_Consegna dell'esercizio_
Ripeti fedelmente le righe dell'elenco a partire da quella che contiene "In the captured" e fino alla fine dell'elenco, estremi inclusi.

_Materiale di lavoro_

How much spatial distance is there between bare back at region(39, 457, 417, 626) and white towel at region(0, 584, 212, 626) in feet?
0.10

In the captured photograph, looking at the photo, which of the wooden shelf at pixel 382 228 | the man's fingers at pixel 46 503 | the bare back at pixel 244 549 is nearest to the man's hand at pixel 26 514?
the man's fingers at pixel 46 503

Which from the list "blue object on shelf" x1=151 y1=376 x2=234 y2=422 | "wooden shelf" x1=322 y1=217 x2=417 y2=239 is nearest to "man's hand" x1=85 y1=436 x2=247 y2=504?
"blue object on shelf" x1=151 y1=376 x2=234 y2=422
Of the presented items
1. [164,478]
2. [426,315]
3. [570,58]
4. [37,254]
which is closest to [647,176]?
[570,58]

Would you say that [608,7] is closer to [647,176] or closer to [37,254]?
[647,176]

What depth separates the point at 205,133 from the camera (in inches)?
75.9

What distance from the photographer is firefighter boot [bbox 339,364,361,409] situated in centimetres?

_Esercizio svolto_
In the captured photograph, looking at the photo, which of the wooden shelf at pixel 382 228 | the man's fingers at pixel 46 503 | the bare back at pixel 244 549 is nearest to the man's hand at pixel 26 514?
the man's fingers at pixel 46 503

Which from the list "blue object on shelf" x1=151 y1=376 x2=234 y2=422 | "wooden shelf" x1=322 y1=217 x2=417 y2=239 is nearest to "man's hand" x1=85 y1=436 x2=247 y2=504?
"blue object on shelf" x1=151 y1=376 x2=234 y2=422
Of the presented items
1. [164,478]
2. [426,315]
3. [570,58]
4. [37,254]
which is closest to [647,176]?
[570,58]

Would you say that [608,7] is closer to [647,176] or closer to [37,254]?
[647,176]

What depth separates the point at 205,133 from the camera (in inches)?
75.9

What distance from the photographer is firefighter boot [bbox 339,364,361,409] situated in centimetres?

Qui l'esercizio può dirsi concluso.